EoIP or VXLAN look like perfect candidates for the task. I’ve had experience with both in a small test lab that didn’t involve VLANs. I read MikroTik documentation and some examples online, but haven’t found a clear answer to my particular situation. I’ve been thinking about this:

Create EoIP interface (tunnel over WireGuard).
Create another bridge - bridge2.
Add EoIP and vlan10 interface to the bridge.
Do the same on the second router.

However, I anticipate several issues with this approach. First, this looks awfully similar to a misconfiguration described here: https://help.mikrotik.com/docs/display/ROS/Layer2+misconfiguration#Layer2misconfiguration-VLANonabridgeinabridge. Even though I don’t bridge with eth interface (eth3 in that example), EoIP is basically like Ethernet interface. The solution suggested there - using bridge VLAN filtering - is not appropriate for my router model. Second, the vlan10 interface becomes a slave, but I have DHCP server running on it. That’s another common misconfiguration.

Another approach:

Create EoIP interface.
Create VLAN interface vlan10-eoip on top of EoIP and use VLAN ID 10.
Create bridge2.
Add vlan10 and vlan10-eoip interfaces to bridge2.
However, this again presents the issue with DHCP server now running on a slave interface. I suppose I can move it to run on bridge2, if that’s what it takes.

A seemingly easier solution:

Create EoIP interface.
Add it to the main bridge1.

What I fail to understand is how VLANs are presented in the bridge with switch chip VLAN configuration. Looking at (https://help.mikrotik.com/docs/display/ROS/Layer2+misconfiguration#Layer2misconfiguration-PacketflowwithhardwareoffloadingandMAClearning), it sounds like broadcast packets will be flooded to the CPU port, which is the bridge1 interfaces. But what happens next? How does the bridge process such packet? It doesn’t have VLAN filtering enabled in my scenario, does it mean it transmits the packet to all bridged ports and lets the switch chip look at VLAN ID and allow or block at eth port level accordingly?
If that’s correct, then adding EoIP interfaces to bridge1 will tap into the traffic flow “above” VLAN filtering and therefore would send all VLANs tagged traffic to the other EoIP end. Essentially, it would be another trunk. The remote router would then need to deal with VLAN tags based on its VLAN table on the switch chip.

I appreciate comments and input.

anserk · March 11, 2022, 3:26am

After reading http://forum.mikrotik.com/t/routeros-bridge-mysteries-explained/147832/1 by @sindy and doing some tests and sniffing, I came to conclusion that my thinking was correct about how a bridge deals with tagged packets - they are all going through the bridge as long as they got there from the switch below.

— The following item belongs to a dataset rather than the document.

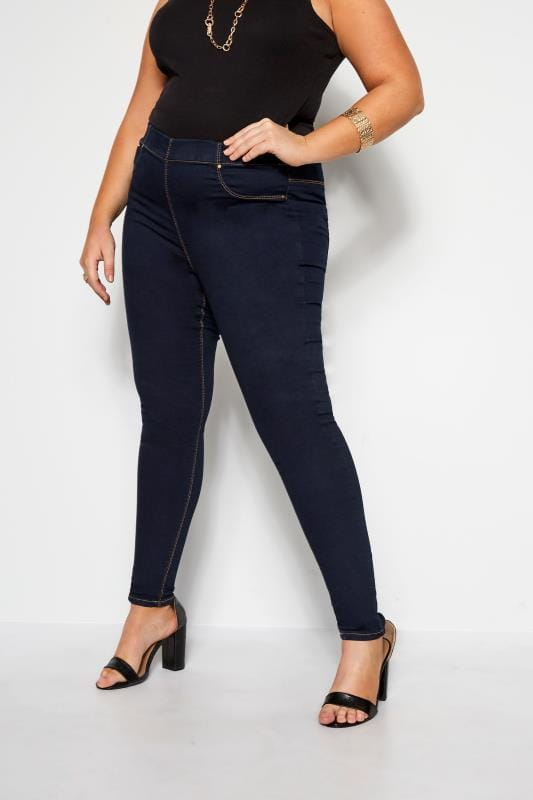 Jeggings dla puszystych Indigo Blue Pull On JENNY Jeggings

Which makes sense as I don’t have VLAN filtering enabled.

So I tested the easiest solution - just added EoIP interface to the existing bridge. As I expected, packets from all VLANs (the ones that made it to the bridge/router from the switch chip) were transmitted to the remote router. Sniffing even showed the VLAN IDs belonging to the other side. EoIP tunnel was serving as a trunk.

When I changed one VLAN ID to match on both routers, I immediately got IP and mDNS connectivity over EoIP. Packets from other VLANs with mismatching IDs were properly dropped by the switch chip since I have secure VLAN mode. So at this point things were working as desired.

However, I didn’t want to clutter VPN link with unwanted packets that would be dropped at the destination anyway. So my next step was trying to use bridge filter rules in order to block some VLAN IDs from going out of EoIP interface. Unfortunately, I got stuck there. I tried several variations but never got a match by the rule.

/interface/bridge/filter/
chain=forward action=drop out-interface=eoip-tunnel1 mac-protocol=vlan vlan-id=20
chain=forward action=drop out-interface=eoip-tunnel1 mac-protocol=vlan vlan-id=20 vlan-encap=vlan

I must be missing something here. If I can get the blocking done, this solution would be perfect for my scenario. This way I don’t have to deal with complicated configuration with multiple bridges bridging interfaces that already sit on top of another bridge.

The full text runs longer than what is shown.